BEGIN DOCUMENT EXCERPT
INOI1502 - Editorial

ajit123q · August 29, 2020, 3:57pm

PROBLEM LINK:

Practice

Editorialist: Ajit Sharma Kasturi

DIFFICULTY:

EASY

PREREQUISITES:

Greatest Common Divisor (gcd) , Modular-Arithmetic, Dynamic-Programming (dp) , Sieve of Eratosthenes

PROBLEM:

Given a positive integer N and a number M, we need to find the number of strings of length N which are not periodic.

A string is any non-empty sequence of 0s and 1s. A string S is not periodic if there exists a string W such that S=WWW...(x\ times) i.e S = W^x for some x >= 2.

QUICK EXPLANATION:

The total number of strings of length i is 2^i.
In order to find the number of non-periodic strings of length i , we can subtract from 2^i the number of periodic strings of length i.
For every periodic string S, there always exists a string W such that S=W^x for an integer x>=2. So let’s focus on W which makes the string S.
In order to find the number of periodic strings of length i, for every j<i, we need to count how many non-periodic strings of length j exist which can make a string of length i and add them to the count of periodic strings of length i. (We are not adding periodic strings of length j as the strings of length i made by them would have been already considered by the non-periodic strings which make those periodic strings of length j).
This suggests a dp solution where dp[i] denotes the number of non-periodic strings of length i. We have dp[i]=2^i-number\_of\_periodic\_strings\_of\_length\_i. There are N states in this dp. We can precalculate 2^i(modulo \ M) for every i from 1 to N and store those values in an array.
END DOCUMENT EXCERPT
BEGIN RECORDED DATA
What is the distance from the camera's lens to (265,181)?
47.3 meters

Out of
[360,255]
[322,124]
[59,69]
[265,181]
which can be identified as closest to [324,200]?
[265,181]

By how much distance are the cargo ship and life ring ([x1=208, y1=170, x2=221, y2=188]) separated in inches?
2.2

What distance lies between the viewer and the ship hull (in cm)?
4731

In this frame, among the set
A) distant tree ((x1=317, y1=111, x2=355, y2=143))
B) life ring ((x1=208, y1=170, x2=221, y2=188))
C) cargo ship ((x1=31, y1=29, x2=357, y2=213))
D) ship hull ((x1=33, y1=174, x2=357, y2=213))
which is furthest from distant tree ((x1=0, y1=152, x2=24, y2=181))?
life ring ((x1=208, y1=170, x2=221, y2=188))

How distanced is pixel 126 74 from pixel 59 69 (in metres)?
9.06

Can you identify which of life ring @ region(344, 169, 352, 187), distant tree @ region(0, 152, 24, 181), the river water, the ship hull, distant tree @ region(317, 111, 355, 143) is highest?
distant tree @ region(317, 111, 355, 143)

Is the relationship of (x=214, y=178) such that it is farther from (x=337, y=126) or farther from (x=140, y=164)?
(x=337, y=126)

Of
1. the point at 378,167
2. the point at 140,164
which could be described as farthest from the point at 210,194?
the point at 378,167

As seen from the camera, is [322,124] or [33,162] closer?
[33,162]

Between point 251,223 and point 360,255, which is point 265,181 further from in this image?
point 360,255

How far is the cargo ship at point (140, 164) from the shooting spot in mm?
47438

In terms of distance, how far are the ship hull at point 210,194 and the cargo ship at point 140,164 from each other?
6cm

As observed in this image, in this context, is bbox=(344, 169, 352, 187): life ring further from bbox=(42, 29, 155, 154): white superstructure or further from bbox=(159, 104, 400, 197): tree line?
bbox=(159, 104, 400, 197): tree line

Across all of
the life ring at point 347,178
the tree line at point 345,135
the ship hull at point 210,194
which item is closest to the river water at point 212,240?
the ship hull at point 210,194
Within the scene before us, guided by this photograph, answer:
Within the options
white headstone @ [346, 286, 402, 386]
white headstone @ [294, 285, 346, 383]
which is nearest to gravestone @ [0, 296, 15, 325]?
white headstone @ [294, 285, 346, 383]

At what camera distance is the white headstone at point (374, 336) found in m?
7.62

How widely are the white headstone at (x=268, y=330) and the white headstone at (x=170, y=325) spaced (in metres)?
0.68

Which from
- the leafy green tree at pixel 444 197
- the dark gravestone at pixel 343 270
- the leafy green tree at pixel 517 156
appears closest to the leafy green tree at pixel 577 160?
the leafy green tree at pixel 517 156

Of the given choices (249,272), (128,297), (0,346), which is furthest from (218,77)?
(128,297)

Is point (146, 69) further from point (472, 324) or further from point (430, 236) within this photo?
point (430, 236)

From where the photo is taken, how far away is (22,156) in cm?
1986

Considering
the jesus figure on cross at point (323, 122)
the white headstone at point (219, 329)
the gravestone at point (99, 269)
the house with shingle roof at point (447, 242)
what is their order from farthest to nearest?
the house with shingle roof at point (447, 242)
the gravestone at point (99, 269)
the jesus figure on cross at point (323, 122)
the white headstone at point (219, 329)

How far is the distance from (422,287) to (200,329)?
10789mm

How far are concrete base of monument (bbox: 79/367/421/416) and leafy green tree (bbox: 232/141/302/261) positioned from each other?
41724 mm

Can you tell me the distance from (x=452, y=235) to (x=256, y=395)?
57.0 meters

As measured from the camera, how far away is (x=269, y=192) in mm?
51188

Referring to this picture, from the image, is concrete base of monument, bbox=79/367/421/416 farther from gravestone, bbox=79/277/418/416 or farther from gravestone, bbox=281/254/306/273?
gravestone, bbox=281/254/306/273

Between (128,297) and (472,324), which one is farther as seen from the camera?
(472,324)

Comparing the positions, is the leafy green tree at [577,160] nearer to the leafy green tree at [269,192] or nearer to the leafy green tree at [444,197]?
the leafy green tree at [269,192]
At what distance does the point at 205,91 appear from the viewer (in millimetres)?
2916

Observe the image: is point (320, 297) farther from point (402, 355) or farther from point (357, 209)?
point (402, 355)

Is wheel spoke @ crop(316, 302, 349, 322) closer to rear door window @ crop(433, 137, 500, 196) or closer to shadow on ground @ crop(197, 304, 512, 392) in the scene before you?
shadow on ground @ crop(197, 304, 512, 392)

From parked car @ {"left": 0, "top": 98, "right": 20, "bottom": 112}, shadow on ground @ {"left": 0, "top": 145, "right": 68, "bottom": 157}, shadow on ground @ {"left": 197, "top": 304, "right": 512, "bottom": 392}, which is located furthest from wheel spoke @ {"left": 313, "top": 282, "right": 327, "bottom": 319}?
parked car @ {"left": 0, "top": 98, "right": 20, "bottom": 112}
END RECORDED DATA
▶ _OBJECTIVES_:
[1] Reproduce the INOI1502 editorial from "The total number" up to and including "of length j).".
[2] Resume the INOI1502 editorial on non-periodic strings after its last sentence.
The listing was taken from a separate source.

▶ _REPLIES_:
[1]
The total number of strings of length i is 2^i.
In order to find the number of non-periodic strings of length i , we can subtract from 2^i the number of periodic strings of length i.
For every periodic string S, there always exists a string W such that S=W^x for an integer x>=2. So let’s focus on W which makes the string S.
In order to find the number of periodic strings of length i, for every j<i, we need to count how many non-periodic strings of length j exist which can make a string of length i and add them to the count of periodic strings of length i. (We are not adding periodic strings of length j as the strings of length i made by them would have been already considered by the non-periodic strings which make those periodic strings of length j).

[2]
The number of periodic strings of length i can be calculated by the method explained above and we can calculate dp[i] for every 1<=i<=N. We output dp[N] as the final answer.
Make sure to take modulo \ M at every step in the solution.

EXPLANATION:

Assumptions:

0-based indexing is used throughout the explanation.
W^x = WWW....W (x \ times).
For a string S, the function length(S) denotes the length of the string S.
For two strings S and W, if S=W^x for some x>=2 then we say S can be represented by W.
For a string S of length N, an index i is valid if \ 0<=i<N.

Let us consider a string S of length N. We say S has a period p if there exists a string W of length p such that S = W^x for some x>=2. Thus, every string S with period p has the following property: S[i]=S[i-p] for i>=p. It is easy to observe that any non-periodic string won’t have any period.

Now we have the following lemmas:

Lemma 1:

If the string S of length N has period p, then p must divisible by N.

Proof:

From the definition of period, we assume S=W^x for string W with length p and for x>=2. Comparing lengths on both sides, we get length(S)=length(W^x) . Therefore N = x*length(W)=x*p . Since x is an integer, it follows that p must be divisible by N.

Lemma 2:

If the string S of length N has periods p and q, then it also has a period of gcd(p,q).

Proof:

Without loss of generality, let us assume that p>q. If we were able to prove S has a period of p-q , then we can apply the same steps recursively and it follows directly from the Euclidean Algorithm that S has a period of gcd(p,q).

Since S has periods p and q, it follows that S[i]=S[i+p]=S[i-p] and
S[i]=S[i-q]=S[i+q].

(Ofcourse we need to consider valid indices for i,i+p,i-p, i+q, i-q ).

We need to prove S[i]=S[i-(p-q)] for all valid indices of i and i-(p-q).
If i>=p, then S[i]=S[i-p]=S[i-p+q]=S[i-(p-q)]
else if i<p \ and \ i>=p-q , then S[i]=S[i+q]=S[i+q-p]=S[i-(p-q)]

This implies that S[i]=S[i-(p-q)] for all i>=p-q.

Also, (p-q) is divisible by N, (since p and q are divisible by N).

Therefore, S has a period of p-q and it follows from the Euclidean algorithm that S also has a period of gcd(p,q).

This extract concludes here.